Wednesday, February 21, 2024

If only God had known. . .

On another Lutheran forum the argument continues.  The passages in Scripture that speak of a man not having sex with another man as with a woman were descriptive of forced sex, rape.  The Scriptures did not know anything like what we know of today -- a committed, caring, loving, and married relationship between two men or two women.  So Scripture is really therefore silent on the matter of a committed, caring, loving, and married relationship between two people of the same sex.  Yeah.  Right.

Quite apart from the arguments over the texts themselves is the presumption that God did not know and could not have known of what today we know -- committed, caring, loving, and married same sex couples.  What kind of God do you end up with if His Word, which claims to be eternal, is conditioned by and therefore limited to circumstances even God could not foresee?  What kind omniscience can be attributed to a God who could not foresee and address committed, caring, loving, and married relationships between same sex couples?  Such a God is far less than the holy and almighty God of the Scriptures and ends up being a very different God than we claim Him to be because of His Word.

The only possible way you can come to the conclusion that Scripture did not know of such relationships and therefore the admonitions against homosexual relations do not apply to the situation today is if you also claim that Scripture is a human book with some divine words in it but not the Word of God.  That is the only caveat that saves portions of that Word while dismissing other parts of that Word.  So this is not simply an argument over what the words say in the Scriptures (themselves being rather unambiguous) but over what Scripture is.  This is the crux of the argument between orthodox and conservative Christianity and progressive and liberal Christianity.  It always goes back to the Word of God.

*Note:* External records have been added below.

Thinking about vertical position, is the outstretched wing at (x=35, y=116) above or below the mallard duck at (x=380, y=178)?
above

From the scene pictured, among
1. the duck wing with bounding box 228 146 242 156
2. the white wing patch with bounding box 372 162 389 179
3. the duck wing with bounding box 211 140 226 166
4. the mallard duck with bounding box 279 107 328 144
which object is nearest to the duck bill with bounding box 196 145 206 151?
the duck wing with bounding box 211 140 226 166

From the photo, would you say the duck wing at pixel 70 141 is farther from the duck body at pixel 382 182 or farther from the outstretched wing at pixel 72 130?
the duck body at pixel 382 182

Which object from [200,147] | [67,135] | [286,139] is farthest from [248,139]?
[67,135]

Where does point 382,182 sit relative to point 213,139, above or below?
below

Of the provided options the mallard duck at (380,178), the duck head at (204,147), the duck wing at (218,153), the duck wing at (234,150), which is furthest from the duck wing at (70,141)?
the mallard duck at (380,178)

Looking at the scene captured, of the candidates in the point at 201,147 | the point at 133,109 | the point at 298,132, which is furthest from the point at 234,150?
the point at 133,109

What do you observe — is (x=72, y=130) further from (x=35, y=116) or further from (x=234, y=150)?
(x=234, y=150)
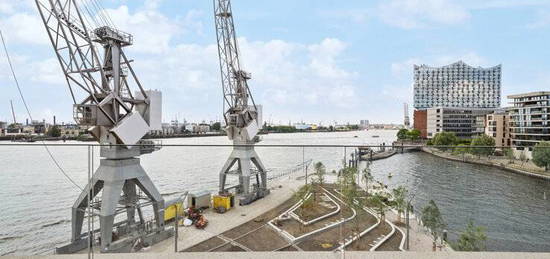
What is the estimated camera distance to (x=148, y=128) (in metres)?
9.12

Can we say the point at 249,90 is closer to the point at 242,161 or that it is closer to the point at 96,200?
the point at 242,161

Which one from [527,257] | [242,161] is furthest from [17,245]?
[527,257]

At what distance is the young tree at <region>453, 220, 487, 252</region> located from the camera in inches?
165

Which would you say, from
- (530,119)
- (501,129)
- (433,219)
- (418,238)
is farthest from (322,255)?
(501,129)

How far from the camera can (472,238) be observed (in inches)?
176

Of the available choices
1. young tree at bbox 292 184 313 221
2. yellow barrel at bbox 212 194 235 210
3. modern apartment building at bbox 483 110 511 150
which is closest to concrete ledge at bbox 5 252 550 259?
young tree at bbox 292 184 313 221

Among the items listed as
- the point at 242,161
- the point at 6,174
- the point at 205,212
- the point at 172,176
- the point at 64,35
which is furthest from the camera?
the point at 172,176

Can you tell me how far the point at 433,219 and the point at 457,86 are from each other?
10530 centimetres

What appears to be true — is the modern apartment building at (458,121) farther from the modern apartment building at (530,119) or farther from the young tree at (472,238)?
the young tree at (472,238)

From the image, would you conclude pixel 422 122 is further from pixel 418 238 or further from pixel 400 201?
pixel 418 238

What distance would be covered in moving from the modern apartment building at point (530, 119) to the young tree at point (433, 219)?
103 ft

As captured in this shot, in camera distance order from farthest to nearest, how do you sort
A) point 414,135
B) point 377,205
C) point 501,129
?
point 414,135 → point 501,129 → point 377,205

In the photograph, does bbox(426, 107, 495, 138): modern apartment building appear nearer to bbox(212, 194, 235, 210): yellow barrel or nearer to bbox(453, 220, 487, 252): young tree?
bbox(212, 194, 235, 210): yellow barrel

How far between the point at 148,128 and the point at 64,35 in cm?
331
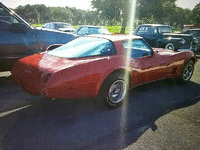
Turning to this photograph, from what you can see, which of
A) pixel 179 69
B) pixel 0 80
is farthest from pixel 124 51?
pixel 0 80

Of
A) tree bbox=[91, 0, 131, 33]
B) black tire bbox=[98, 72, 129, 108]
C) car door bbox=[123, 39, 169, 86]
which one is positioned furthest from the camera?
tree bbox=[91, 0, 131, 33]

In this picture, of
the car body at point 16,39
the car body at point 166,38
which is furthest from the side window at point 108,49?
the car body at point 166,38

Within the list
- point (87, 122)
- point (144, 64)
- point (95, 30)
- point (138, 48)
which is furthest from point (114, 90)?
point (95, 30)

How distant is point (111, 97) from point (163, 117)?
92cm

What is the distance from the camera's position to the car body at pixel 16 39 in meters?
4.38

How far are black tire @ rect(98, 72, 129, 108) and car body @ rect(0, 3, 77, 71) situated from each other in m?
2.56

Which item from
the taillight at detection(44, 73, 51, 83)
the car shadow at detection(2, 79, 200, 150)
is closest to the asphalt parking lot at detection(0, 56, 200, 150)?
the car shadow at detection(2, 79, 200, 150)

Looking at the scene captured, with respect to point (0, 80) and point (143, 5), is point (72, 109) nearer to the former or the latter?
point (0, 80)

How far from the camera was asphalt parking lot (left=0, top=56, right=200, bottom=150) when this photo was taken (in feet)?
7.58

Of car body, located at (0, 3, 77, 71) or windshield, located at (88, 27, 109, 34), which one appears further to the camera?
windshield, located at (88, 27, 109, 34)

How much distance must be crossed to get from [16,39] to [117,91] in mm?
2829

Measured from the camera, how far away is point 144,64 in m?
3.75

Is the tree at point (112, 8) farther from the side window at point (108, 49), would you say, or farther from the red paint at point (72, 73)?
the side window at point (108, 49)

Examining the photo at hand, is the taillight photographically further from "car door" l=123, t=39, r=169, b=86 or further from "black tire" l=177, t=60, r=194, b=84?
"black tire" l=177, t=60, r=194, b=84
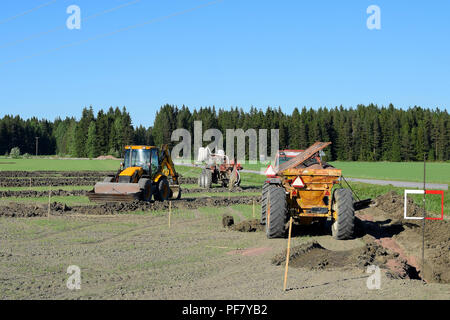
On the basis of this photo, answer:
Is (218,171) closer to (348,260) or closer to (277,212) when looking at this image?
(277,212)

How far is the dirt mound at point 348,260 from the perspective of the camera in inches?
404

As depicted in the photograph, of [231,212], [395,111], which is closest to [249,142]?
[395,111]

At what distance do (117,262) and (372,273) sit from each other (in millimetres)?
5273

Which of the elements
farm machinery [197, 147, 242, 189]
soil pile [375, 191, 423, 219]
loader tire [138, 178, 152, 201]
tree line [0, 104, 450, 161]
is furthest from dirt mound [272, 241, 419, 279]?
tree line [0, 104, 450, 161]

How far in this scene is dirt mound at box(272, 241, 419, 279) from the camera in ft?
33.7

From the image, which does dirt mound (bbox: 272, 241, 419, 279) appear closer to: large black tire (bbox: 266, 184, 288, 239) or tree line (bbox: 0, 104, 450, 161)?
large black tire (bbox: 266, 184, 288, 239)

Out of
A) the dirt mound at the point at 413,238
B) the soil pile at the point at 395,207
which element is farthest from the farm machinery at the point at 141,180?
the soil pile at the point at 395,207

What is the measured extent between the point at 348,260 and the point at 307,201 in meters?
3.61

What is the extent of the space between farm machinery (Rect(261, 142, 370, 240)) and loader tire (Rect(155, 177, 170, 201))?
992 cm

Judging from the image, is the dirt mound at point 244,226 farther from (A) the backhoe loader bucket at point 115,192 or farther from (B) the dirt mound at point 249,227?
(A) the backhoe loader bucket at point 115,192

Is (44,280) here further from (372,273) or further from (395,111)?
(395,111)

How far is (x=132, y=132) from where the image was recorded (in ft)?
451

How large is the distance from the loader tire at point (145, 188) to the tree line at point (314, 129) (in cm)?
9896
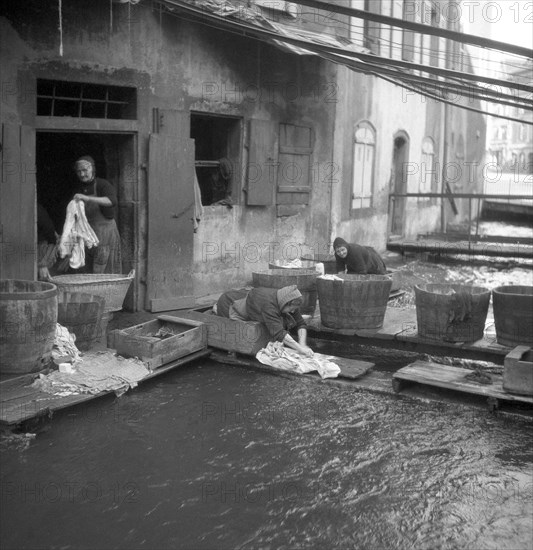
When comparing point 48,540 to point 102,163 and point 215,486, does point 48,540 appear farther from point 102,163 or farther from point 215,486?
point 102,163

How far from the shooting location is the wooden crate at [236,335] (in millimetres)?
8555

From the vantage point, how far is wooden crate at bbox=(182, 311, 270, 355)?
8555 millimetres

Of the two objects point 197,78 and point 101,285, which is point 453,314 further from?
point 197,78

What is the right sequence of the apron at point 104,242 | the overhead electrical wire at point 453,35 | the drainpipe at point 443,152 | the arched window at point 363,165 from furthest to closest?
the drainpipe at point 443,152 < the arched window at point 363,165 < the apron at point 104,242 < the overhead electrical wire at point 453,35

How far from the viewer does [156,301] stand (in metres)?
10.7

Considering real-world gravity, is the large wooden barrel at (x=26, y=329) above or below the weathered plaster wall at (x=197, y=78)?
below

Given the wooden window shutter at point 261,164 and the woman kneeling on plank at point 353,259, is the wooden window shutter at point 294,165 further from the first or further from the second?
the woman kneeling on plank at point 353,259

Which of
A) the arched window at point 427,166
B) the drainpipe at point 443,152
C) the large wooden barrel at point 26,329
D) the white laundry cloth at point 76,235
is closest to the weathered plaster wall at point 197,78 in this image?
the white laundry cloth at point 76,235

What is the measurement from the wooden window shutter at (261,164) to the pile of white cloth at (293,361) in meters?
4.55

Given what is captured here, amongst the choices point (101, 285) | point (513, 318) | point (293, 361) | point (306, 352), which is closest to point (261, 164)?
point (101, 285)

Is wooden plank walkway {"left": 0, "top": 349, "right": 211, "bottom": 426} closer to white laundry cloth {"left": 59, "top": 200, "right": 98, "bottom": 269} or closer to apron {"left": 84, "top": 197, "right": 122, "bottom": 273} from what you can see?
white laundry cloth {"left": 59, "top": 200, "right": 98, "bottom": 269}

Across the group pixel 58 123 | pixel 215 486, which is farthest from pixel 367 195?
pixel 215 486

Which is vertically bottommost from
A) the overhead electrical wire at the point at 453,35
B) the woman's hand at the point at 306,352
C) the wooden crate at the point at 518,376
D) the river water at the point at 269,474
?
the river water at the point at 269,474

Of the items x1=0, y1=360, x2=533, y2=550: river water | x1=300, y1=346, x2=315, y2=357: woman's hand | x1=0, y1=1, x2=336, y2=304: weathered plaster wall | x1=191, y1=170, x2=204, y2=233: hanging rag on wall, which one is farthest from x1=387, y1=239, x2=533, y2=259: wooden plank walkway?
x1=0, y1=360, x2=533, y2=550: river water
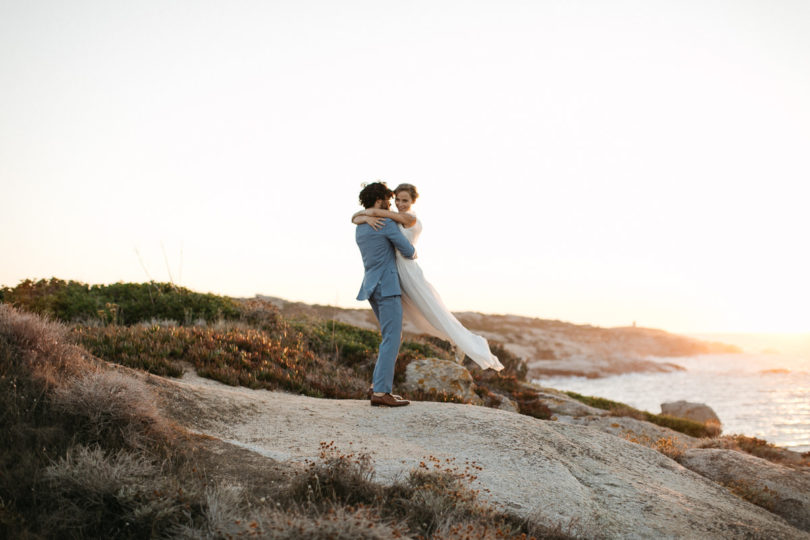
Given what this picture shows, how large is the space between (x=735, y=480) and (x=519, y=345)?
39377 mm

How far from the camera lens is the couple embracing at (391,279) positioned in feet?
25.4

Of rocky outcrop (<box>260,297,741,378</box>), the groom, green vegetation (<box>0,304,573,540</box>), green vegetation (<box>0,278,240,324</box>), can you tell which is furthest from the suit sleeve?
rocky outcrop (<box>260,297,741,378</box>)

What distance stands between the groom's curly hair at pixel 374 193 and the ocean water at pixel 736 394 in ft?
56.0

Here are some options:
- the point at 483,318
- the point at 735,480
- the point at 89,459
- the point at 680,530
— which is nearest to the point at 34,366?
the point at 89,459

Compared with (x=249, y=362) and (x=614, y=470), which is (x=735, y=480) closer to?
(x=614, y=470)

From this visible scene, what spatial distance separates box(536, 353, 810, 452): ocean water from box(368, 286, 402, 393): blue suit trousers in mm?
16294

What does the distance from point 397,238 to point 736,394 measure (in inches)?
1444

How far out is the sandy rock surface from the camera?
16.8 ft

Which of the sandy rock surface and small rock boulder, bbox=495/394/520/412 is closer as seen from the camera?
the sandy rock surface

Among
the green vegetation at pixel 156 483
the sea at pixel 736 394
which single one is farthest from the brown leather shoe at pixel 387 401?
the sea at pixel 736 394

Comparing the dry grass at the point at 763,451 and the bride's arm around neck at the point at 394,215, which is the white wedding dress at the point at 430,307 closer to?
the bride's arm around neck at the point at 394,215

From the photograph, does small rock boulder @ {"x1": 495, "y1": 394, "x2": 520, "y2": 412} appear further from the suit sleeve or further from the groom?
the suit sleeve

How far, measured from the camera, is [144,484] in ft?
12.8

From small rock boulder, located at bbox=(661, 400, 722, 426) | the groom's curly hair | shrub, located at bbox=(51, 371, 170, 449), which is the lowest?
small rock boulder, located at bbox=(661, 400, 722, 426)
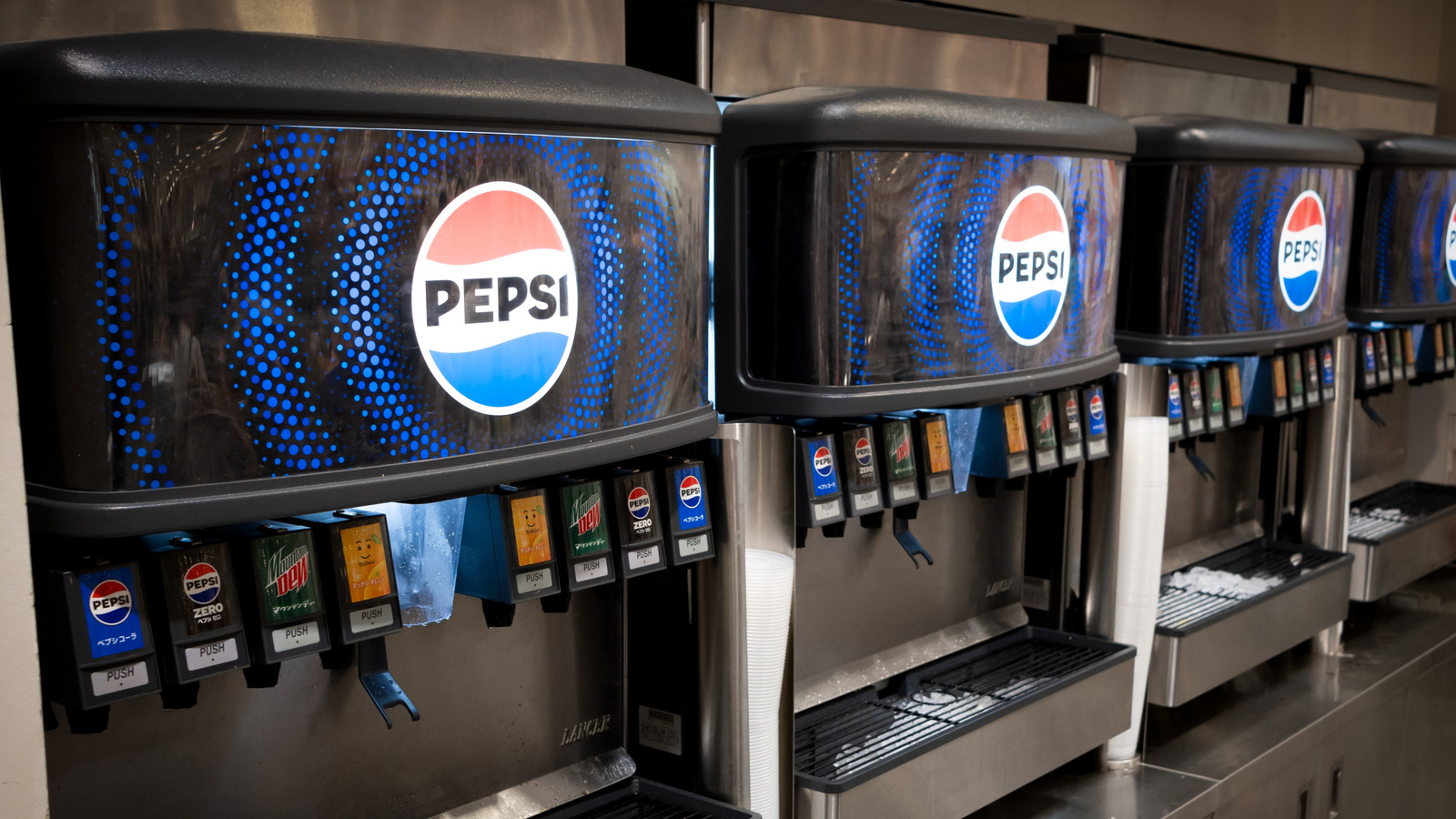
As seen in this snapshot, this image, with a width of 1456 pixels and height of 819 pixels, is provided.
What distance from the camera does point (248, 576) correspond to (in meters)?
1.28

What we are left with is a God who speaks relative words, mixed up with human words that cannot be claimed as His own, and an audience which must decide which words are His and which words are just the authors and what those words mean.  This is not simply a problem, this is a crisis of authority and one which makes the Reformation question pale in comparison.  It signals the dawn of a day in which there is no truth that can ever be claimed as God's own -- even the words applying to salvation must be scrutinized and conditioned by the context in which they were spoken and the context in which they are now heard.  Such is the legacy of modern Biblical hermeneutics in which the Jesus of history and the Christ of Scripture do not meet and the words of God and man are likewise a complex and twisted mess of invention, legend, myth, and truth.  In the modern era it all fits.  After all, the individual is the supreme arbiter of what real as well as what is true -- even though that judgment is never more than one person wide or one moment deep.  Such is the logic behind those who find accommodation between what Scripture clearly condemns and modern cultural values and judgments.  God seems to be the loser in this but, the sad reality is, we are the poorer for it.  We are the losers -- all of us and the cause of the Gospel itself.  Mess with the Word of God and you mess with salvation.  Period.

1 comment:

Janis Williams said...

Looks like Lutherans are not immune to Open Theism, or any other false doctrine men influenced by demons can cook up. Paul’s warning to keep watch over yourselves and all the flock needs heeding now more than ever.